Table 7. Changes of risk scores and risk probability in a period of A trauma patient
Fig. 6.
figure 6

Changes of risk scores in a period of one trauma patient.

The AUC value of the trauma-related sepsis risk scoring tool is 0.79, which proved that the model has a certain generalization ability and can meet the clinical needs.

4 Conclusion

Sepsis is one of the main causes of death in patients with trauma-related infection in clinical practice. The onset of sepsis is serious and develops rapidly. Once diagnosed, a large amount of time for diagnosis and treatment has been lost, and it is difficult to control the development of sepsis. At the same time, due to the particularity of sepsis, the diagnosis process is complicated and needs a long time, which leads to the delay in the judgment of trauma-related sepsis by medical staff. Therefore, this study realizes the trauma-related sepsis predict warning, as well as the risk score. The model has good generalization ability, and can basically meet the clinical practical application, could help doctors perceive ahead of trauma-related sepsis in patients development trend and extent, thus early medical intervention on the patients, Controlling the development of sepsis will greatly improve the treatment rate of sepsis.

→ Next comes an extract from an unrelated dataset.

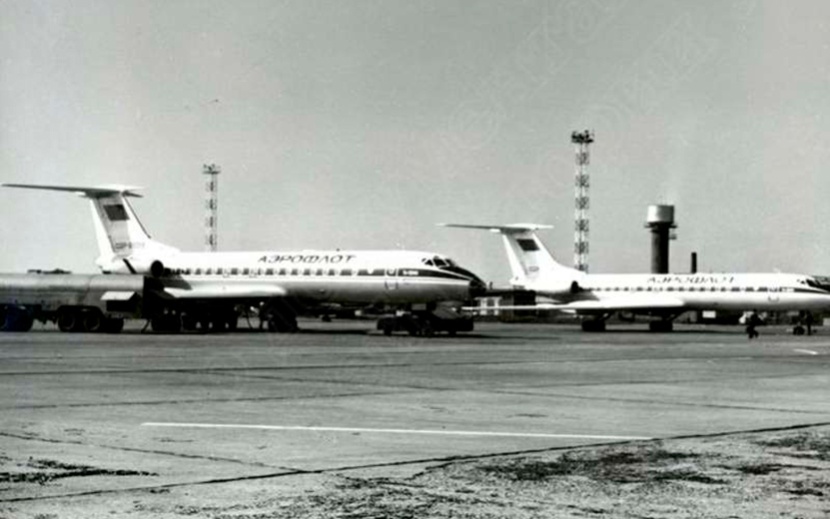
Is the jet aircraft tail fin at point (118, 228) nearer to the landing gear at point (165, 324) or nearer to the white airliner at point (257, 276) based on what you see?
the white airliner at point (257, 276)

The next step is to validate the model in clinical trials. The diagnosis of sepsis needs to base on the changes of various indicators of patients over some time, so the data obtained in this study is limited, and the conditions of sepsis patients are diverse. As the limited data cannot accurately display all the clinical manifestations of sepsis, the model obtained in this study cannot achieve higher performance. More effective and real clinical data can optimize and improve the model.